Dekade berlalu menandakan purnanya zaman keemasan penyihir. Bintang-bintang bersinar di langit dan manusia masih memalingkan pandang darinya. Rekan-rekan yang kukenal mulai jatuh satu persatu. Tugas kami selesai, kata mereka. Biarkan kami istirahat.
-Tahun 10 A.A
Rekaman monolog penyihir bintang jatuh
***
Itu terjadi di masa lalu yang sangat-sangat jauh.
Gilda pergi keluar tanpa tujuan jelas untuk pertama kali. Tahu-tahu ia terjebak dalam situasi aneh yang membuatnya terkurung dalam sel bersama seorang gadis yang tak bergeming. Tentu, dia bisa saja segera kabur, tidak banyak yang bisa benar-benar menahannya di dunia ini. Akan tetapi terlintas pikiran bahwa keadaan saat ini tidak buruk untuk sekadar perubahan suasana. Malah, tepat seperti yang dia mau.
Maka ia menetap di sana dalam diam. Paling tidak, kelihatannya begitu. Terkadang kalau ia sungguh-sungguh, pikiran manusia tampak jelas baginya. Dan gadis yang berbagi sel dengannya terus-terusan menggumamkan hal yang sama di kepalanya. Tepatnya, ia seperti orang tak waras yang hanya mengulang kata-kata tanpa arti. Karena kegiatannya itu, ia tampak belum sadar situasi macam apa yang menimpanya.
“Kelipatan tiga, bukan, lebih pas kalau disebut mengandung angka tiga. Aku lupa yang pertama bagaimana, tapi dia adalah orang ketiga yang ditemui, dan hal-hal penting yang berhubungan dengan dia terjadi setiap angka tiga muncul. Aku baru mencatat mulai dari seratus tiga tiga. Seratus tiga empat bisa jadi juga termasuk, karena terdapat angka tiga di sana.”
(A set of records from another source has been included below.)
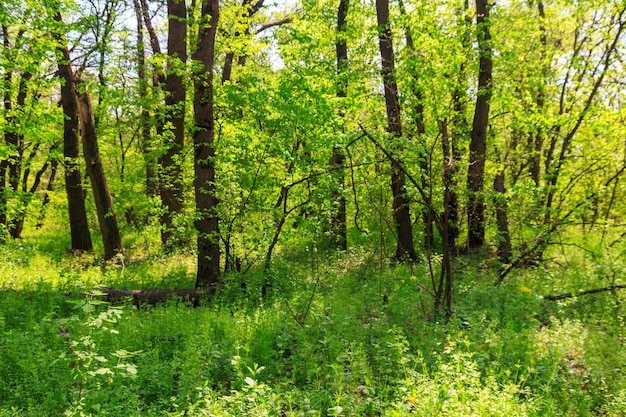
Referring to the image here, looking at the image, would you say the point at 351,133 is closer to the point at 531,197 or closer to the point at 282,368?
the point at 282,368

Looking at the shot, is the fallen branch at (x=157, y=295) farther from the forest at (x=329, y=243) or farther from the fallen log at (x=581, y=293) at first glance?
the fallen log at (x=581, y=293)

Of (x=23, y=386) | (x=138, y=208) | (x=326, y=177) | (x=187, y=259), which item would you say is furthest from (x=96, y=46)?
(x=23, y=386)

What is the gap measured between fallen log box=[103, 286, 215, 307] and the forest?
0.14 feet

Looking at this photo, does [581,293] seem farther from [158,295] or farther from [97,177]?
[97,177]

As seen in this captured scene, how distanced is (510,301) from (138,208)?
9.85 meters

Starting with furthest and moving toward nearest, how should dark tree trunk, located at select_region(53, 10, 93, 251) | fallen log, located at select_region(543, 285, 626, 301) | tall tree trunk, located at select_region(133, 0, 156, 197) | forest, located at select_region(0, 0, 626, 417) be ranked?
dark tree trunk, located at select_region(53, 10, 93, 251) < tall tree trunk, located at select_region(133, 0, 156, 197) < fallen log, located at select_region(543, 285, 626, 301) < forest, located at select_region(0, 0, 626, 417)

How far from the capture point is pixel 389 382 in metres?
3.96

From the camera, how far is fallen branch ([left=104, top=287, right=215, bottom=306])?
755 cm

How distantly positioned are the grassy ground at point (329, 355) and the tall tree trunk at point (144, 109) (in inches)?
171

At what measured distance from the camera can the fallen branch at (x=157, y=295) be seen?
7.55 m

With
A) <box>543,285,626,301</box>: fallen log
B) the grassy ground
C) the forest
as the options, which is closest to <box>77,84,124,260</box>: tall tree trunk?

Gilda mengusap rambutnya tak habis pikir, ia menyerah menebak-nebak konteks pikiran yang meluap-luap dari gadis itu. Yang mengherankan, ketika ia berhenti berusaha memahami kata-kata tadi, menyimaknya terasa lebih menyenangkan.
“Memang, meski tiga adalah angka penting, tidak semua yang memiliki angka tiga memiliki ‘isi’ yang selalu terhubung. Aku tahu kalau harus fokus di bagian yang penting-penting saja, tapi bagaimana kalau aku lupa? Sebentar, kuulang lagi: seratus tiga tiga, seratus tiga empat, seratus enam satu, dua ratus, dua ratus tiga puluh.”
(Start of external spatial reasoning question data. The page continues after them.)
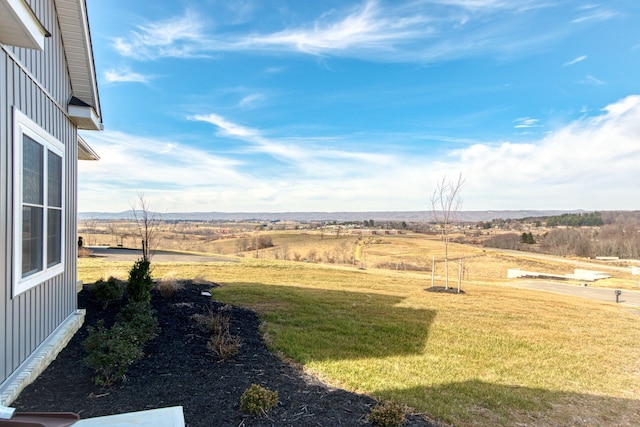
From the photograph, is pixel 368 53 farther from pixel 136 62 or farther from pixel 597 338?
pixel 597 338

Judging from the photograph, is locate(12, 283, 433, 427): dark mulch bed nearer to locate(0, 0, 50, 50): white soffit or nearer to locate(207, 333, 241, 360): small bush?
locate(207, 333, 241, 360): small bush

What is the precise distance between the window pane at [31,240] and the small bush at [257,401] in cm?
255

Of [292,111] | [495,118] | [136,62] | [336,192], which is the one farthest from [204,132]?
[495,118]

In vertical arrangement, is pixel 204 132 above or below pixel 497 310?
above

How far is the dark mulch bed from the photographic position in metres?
2.89

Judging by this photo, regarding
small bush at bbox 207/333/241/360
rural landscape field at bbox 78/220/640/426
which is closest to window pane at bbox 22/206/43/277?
small bush at bbox 207/333/241/360

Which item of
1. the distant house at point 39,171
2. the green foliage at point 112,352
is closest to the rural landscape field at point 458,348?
the green foliage at point 112,352

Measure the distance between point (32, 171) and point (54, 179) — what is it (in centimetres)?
86

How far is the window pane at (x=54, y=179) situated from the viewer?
14.1 feet

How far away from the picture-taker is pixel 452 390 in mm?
3969

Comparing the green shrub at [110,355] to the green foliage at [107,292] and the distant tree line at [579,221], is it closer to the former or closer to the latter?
the green foliage at [107,292]

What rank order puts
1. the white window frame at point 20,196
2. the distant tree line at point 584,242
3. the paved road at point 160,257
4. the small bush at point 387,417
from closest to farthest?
the small bush at point 387,417
the white window frame at point 20,196
the paved road at point 160,257
the distant tree line at point 584,242

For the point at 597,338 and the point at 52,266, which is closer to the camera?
the point at 52,266

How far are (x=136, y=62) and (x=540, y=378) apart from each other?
1235 cm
“Bukankah seratus enam satu dan dua ratus tidak mengandung angka tiga?” Gilda menyeletuk keras-keras. Ia segera menyesalinya begitu tersadar.
Namun gadis itu, bola matanya yang berwarna seperti lembayung senja—ungu keemasan— menatapnya seolah baru sadar. Dari pandangan itu saja Gilda bisa melihat sepercik kemarahan karena diganggu, lalu berubah menjadi rasa terkejut dan penasaran.
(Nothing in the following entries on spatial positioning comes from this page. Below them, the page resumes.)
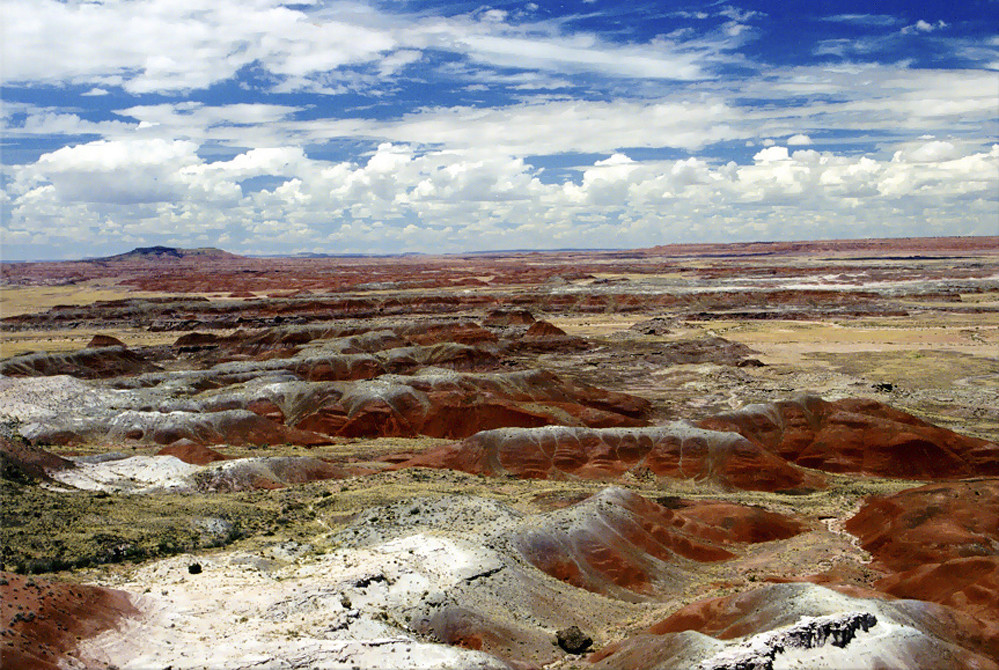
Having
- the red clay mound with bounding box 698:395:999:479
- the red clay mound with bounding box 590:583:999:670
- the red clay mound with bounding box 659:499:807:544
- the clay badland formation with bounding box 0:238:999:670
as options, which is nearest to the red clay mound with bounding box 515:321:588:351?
the clay badland formation with bounding box 0:238:999:670

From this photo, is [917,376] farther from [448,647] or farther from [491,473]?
[448,647]

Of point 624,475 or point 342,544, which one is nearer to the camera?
point 342,544

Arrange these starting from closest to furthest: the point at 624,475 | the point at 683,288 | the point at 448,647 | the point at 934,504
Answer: the point at 448,647 < the point at 934,504 < the point at 624,475 < the point at 683,288

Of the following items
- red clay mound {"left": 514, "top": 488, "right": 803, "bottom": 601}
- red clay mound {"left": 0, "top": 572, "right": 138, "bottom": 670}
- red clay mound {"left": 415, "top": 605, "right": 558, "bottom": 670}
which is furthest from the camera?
red clay mound {"left": 514, "top": 488, "right": 803, "bottom": 601}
Ia menyaksikan keingintahuan gadis itu menang dari yang lain dan ia mengucapkan kalimat pertamanya setelah berjam-jam terperangkap di ruang sempit yang sama.
“Kau benar, aku kira kuncinya adalah angka tiga, tentu sekarang pun aku masih berpikir begitu, tapi bagaimana cara menjelaskan fenomena seratus enam satu dan dua ratus? Kenapa mereka tergolong penting meski tak memiliki angka tiga?”
“Enam dari seratus enam satu merupakan kelipatan tiga, apa itu tidak termasuk?”
Gadis itu mengerjap beberapa kali, “Ya, benar juga. Kelipatan tiga. Tapi bagaimana dengan yang dua ratus?”
“Coba dilihat lagi dari isinya, apa yang membuat seratus enam satu dan dua ratus berbeda dari yang lain?” usul Gilda.
Sejujurnya Gilda ingin menyergah kasar dan bilang ‘apa peduliku?’ karena entah bagaimana ia telah ditarik masuk ke dalam diskusi tanpa arti ini. Tapi kata-kata itu tersangkut di tenggorokan, tak mau keluar.
“Benar, aku harus mengecek lagi. Di mana buku catatanku?” Gadis itu mengecek samping kanan dan kirinya, mengangkat jubah perjalanannya, meraba-raba seluruh tubuh lalu menatap Gilda dan seluruh sel penjara yang menahan mereka berdua.
“Siapa kau?” tanyanya.
“Kau baru penasaran sekarang? Kita sudah berjam-jam di sini, tahu.”
Mata gadis itu membulat, “Tapi, bagaimana bisa? Seingatku aku dalam perjalanan menuju perpustakaan negara...”
“Pasti kau diculik dalam perjalanan,” simpul Gilda, karena itu juga yang terjadi padanya.
“Jadi kau juga diculik?”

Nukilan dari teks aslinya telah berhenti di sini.